A psicóloga Ana Lúcia Castelo, de 62 anos, está surpresa com a rapidez com que profissionais de saúde que estão na linha de frente do combate ao novo coronavírus apresentaram sintomas de estresse pós-traumático. Já tem 12 anos que ela atua em programas de ajuda humanitária num contexto de grandes traumas ―os mais recentes deles foram o desastre de Brumadinho e o atentado de Suzano― e há meses ela atende voluntariamente a médicos, enfermeiros e técnicos que todos os dias enfrentam a face mais dura da pandemia enquanto se desdobram para salvar o máximo de vidas.
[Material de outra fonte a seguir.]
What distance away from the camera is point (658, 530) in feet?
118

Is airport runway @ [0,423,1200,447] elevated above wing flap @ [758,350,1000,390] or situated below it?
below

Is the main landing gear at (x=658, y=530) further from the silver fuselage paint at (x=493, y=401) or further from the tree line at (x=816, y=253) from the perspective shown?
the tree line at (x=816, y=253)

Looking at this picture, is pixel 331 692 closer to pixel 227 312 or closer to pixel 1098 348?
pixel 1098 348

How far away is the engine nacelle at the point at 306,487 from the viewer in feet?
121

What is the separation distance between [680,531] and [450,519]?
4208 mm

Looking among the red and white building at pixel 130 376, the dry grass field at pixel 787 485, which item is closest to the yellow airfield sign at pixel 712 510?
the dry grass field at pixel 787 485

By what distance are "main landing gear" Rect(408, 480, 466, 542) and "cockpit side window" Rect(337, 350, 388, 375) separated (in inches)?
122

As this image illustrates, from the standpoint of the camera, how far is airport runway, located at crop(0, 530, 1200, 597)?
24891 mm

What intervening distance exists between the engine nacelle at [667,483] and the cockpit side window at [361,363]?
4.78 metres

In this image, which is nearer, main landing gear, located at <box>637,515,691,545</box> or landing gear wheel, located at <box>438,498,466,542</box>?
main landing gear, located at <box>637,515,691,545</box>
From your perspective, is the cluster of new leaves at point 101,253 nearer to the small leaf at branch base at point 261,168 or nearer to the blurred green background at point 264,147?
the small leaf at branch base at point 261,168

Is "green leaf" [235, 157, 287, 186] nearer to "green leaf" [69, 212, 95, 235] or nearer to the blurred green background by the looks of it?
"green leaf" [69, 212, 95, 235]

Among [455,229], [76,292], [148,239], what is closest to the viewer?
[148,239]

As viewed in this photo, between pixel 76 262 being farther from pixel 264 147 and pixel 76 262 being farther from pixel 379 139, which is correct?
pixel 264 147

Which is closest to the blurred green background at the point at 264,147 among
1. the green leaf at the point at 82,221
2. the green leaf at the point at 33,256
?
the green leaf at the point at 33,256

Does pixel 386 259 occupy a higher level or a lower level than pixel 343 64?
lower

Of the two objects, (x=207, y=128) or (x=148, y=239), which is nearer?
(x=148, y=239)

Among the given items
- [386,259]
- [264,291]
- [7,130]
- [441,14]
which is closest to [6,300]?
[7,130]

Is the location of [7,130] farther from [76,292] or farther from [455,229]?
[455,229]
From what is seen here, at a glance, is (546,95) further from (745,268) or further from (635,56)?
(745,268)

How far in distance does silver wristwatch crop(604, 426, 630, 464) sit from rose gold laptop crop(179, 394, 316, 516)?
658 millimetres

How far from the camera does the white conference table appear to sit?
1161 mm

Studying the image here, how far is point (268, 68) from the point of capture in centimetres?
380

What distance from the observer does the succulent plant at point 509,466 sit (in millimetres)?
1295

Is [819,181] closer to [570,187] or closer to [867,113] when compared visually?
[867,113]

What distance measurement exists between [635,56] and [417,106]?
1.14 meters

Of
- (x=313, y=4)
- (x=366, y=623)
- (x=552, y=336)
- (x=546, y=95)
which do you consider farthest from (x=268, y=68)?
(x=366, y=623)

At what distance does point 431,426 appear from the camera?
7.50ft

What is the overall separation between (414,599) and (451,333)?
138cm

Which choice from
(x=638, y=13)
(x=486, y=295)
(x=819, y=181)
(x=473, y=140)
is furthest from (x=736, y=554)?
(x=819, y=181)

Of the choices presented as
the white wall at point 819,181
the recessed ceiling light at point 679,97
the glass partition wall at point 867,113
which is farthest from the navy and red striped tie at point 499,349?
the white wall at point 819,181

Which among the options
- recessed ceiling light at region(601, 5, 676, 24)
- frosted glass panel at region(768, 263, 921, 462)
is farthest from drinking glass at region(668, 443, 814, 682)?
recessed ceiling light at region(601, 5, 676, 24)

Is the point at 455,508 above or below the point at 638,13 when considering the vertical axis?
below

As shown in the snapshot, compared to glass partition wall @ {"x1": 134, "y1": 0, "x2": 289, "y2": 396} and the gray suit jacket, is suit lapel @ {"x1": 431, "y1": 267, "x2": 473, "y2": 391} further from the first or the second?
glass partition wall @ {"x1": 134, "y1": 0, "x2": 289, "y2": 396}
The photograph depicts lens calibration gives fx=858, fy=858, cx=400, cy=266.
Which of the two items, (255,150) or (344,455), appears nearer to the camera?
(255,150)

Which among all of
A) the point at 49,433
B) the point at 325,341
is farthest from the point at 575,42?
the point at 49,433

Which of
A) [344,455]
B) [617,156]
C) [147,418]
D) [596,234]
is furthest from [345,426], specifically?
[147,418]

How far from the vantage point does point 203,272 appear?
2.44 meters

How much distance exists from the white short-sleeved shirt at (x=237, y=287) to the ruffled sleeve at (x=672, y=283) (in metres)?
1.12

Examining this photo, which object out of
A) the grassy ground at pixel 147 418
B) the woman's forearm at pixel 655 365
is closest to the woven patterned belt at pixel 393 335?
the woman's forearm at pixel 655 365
Desde então, ouve relatos de crises de choro, dificuldade para dormir e sentimento de impotência quando equipamentos e vagas de terapia intensiva ficaram escassos. Até o som de respiradores e monitores ―um bip repetitivo dentro dos hospitais e na cabeça de quem vivencia a doença diariamente― viraram gatilho para esses profissionais que tiveram de tomar, durante a crise, difíceis escolhas sobre quem deveria receber antes o cuidado que precisa. “Não são pessoas que têm estruturas psicológicas frágeis, mas o teor da vivência foi muito forte”, ela diz.
Ana Lúcia faz parte de um programa que ajudou a desenhar após ela mesma ter seu lado psicológico abalado ao ter a covid-19. Levou a ideia ao grupo de psicólogos especializados em trauma do qual faz parte (a Rede Solidária da Associação Brasileira de EMDR) e, junto com seus colegas, desenvolveu um programa voluntário para atender gratuitamente profissionais que enfrentam situações tão difíceis enquanto a epidemia segue latente. “Naquele momento, eu já fiquei pensando que eles iriam em breve desenvolver sintomas psicológicos muito difíceis, mas não imaginava que passariam a desenvolver quadros de estresse pós-traumático tão rapidamente”, conta Ana Lúcia, que nos primeiros atendimentos, há meses, já identificava os sintomas.
Além dessa rede voluntária de atendimento, já está disponível o serviço de suporte psicológico para os profissionais de saúde que estão na linha de frente do combate à COVID-19 em todo o país. O projeto TelePSI, desenvolvido pelo Ministério da Saúde e Hospital de Clínicas de Porto Alegre (HCPA), prestará serviços de teleconsulta psicológica por meio de uma central de atendimento que funcionará de segunda a sexta-feira, das 8h às 20h, pelo 0800 644 6543 (opção 4). A primeira ligação é para cadastro e avaliação. A iniciativa é um reconhecimento da necessidade de apoio a esses profissionais que, pelo trabalho intenso, com riscos de contaminação elevados e condições adversas, podem desenvolver quadros de ansiedade, depressão, irritabilidade, transtornos de estresse agudo, entre outros problemas. O projeto deve funcionar até setembro e conta com um investimento federal de R$ 2,3 milhões.
A central de atendimento para apoio psicológico é formada por 36 profissionais de Psicologia e Psiquiatria, que foram selecionados por edital e capacitados para o projeto. O canal é destinado a todos os profissionais das 14 categorias da saúde que atuam nos atendimentos relacionados à COVID-19 e que sintam a necessidade de suporte neste momento, como médicos, enfermeiros, técnicos de enfermagem, fisioterapeutas, fonoaudiólogos, nutricionistas, biomédicos e farmacêuticos.